Task material section start

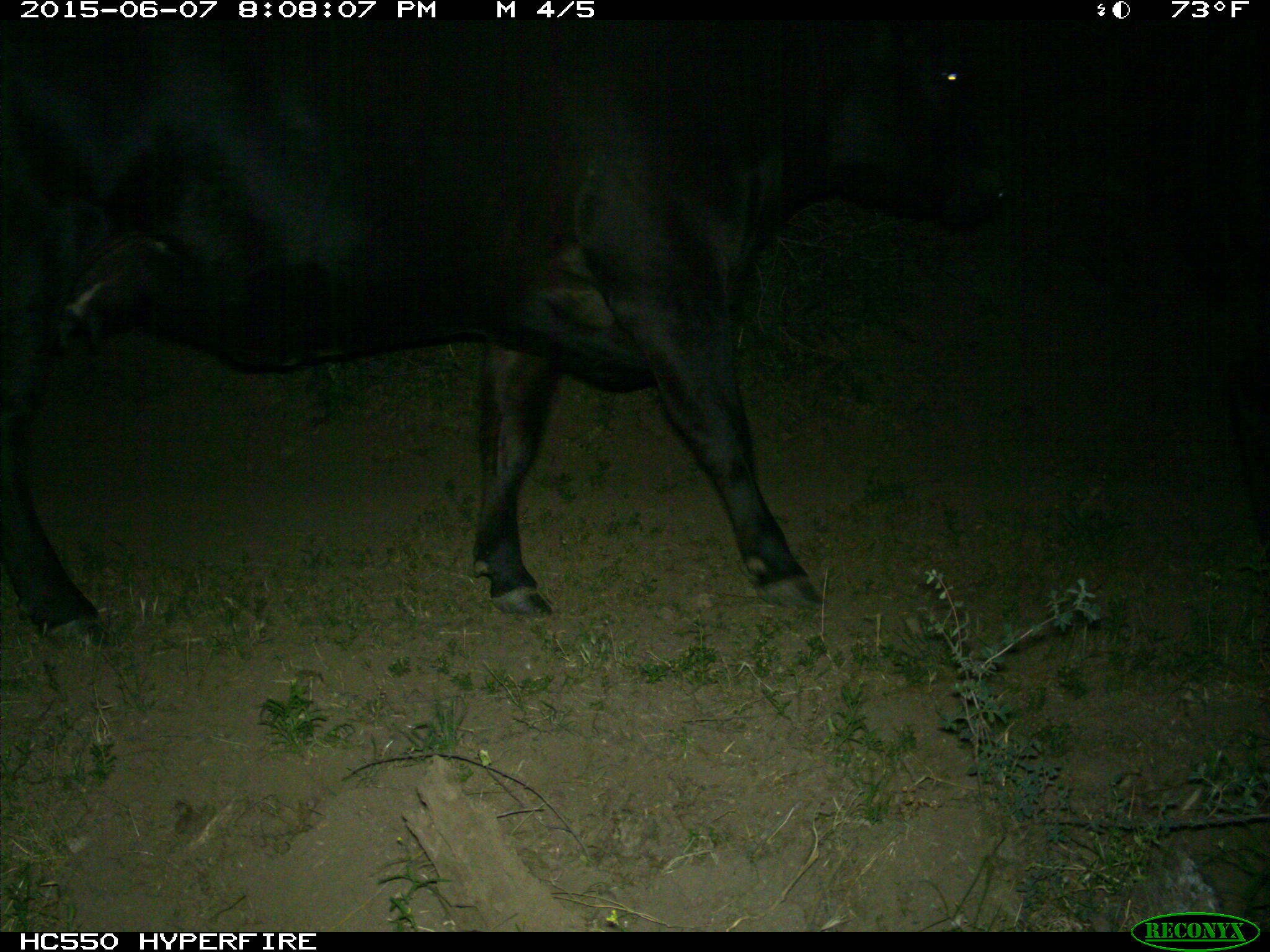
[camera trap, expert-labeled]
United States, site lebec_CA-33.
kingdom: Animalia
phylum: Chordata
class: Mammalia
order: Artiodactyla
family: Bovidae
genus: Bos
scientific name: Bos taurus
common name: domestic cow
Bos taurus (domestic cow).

Task material section end
Task material section start

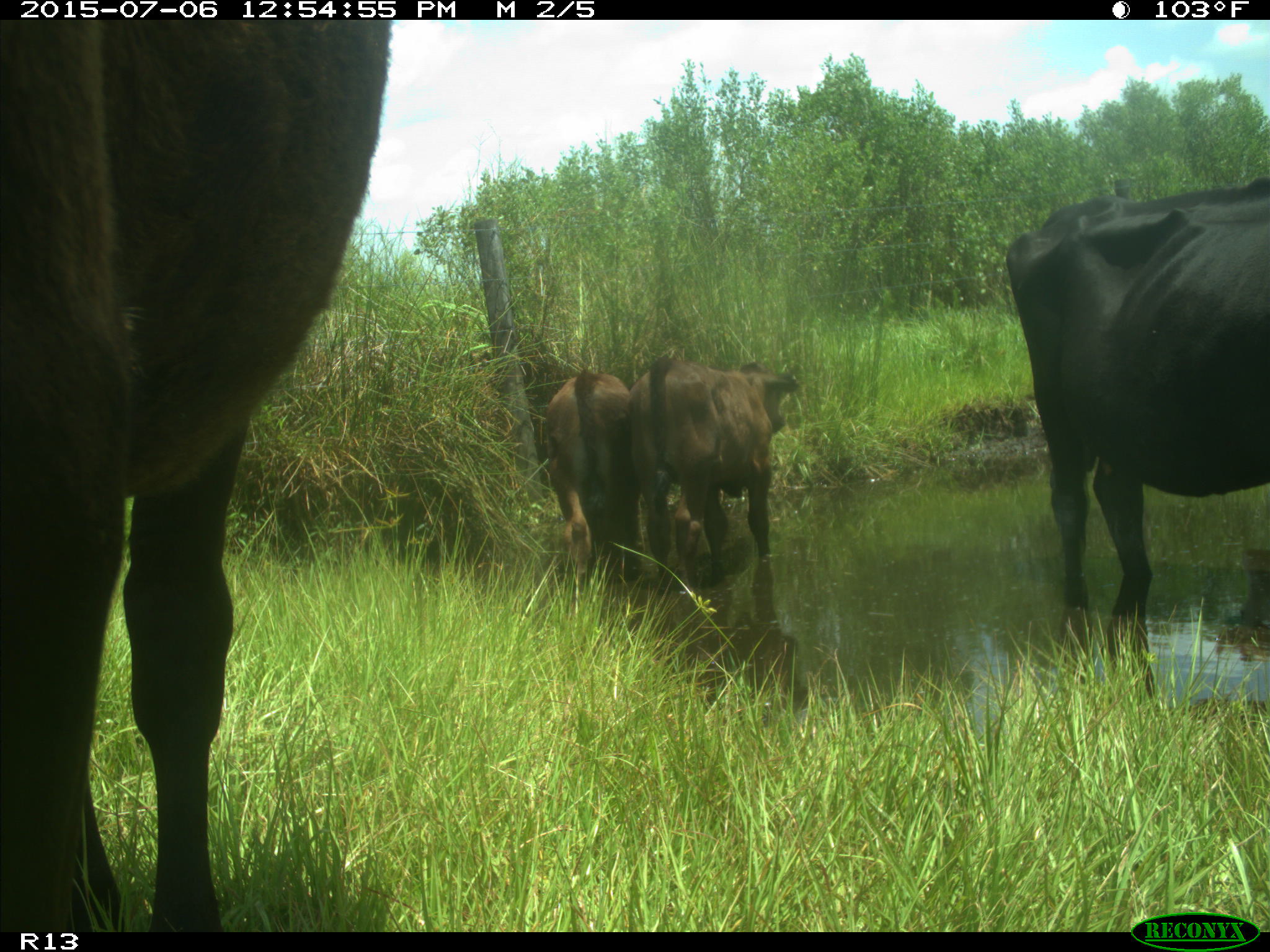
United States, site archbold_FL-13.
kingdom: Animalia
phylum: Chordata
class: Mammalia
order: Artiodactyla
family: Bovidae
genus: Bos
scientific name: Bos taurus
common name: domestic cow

Task material section end
Task material section start

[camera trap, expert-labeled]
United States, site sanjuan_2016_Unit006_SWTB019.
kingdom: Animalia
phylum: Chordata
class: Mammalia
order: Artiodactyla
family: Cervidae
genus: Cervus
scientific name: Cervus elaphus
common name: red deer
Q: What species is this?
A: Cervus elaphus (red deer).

Task material section end

Exercise goal
Using the records above, find and show each line with the string "States".

Answer to the exercise
United States, site lebec_CA-33.
United States, site archbold_FL-13.
United States, site sanjuan_2016_Unit006_SWTB019.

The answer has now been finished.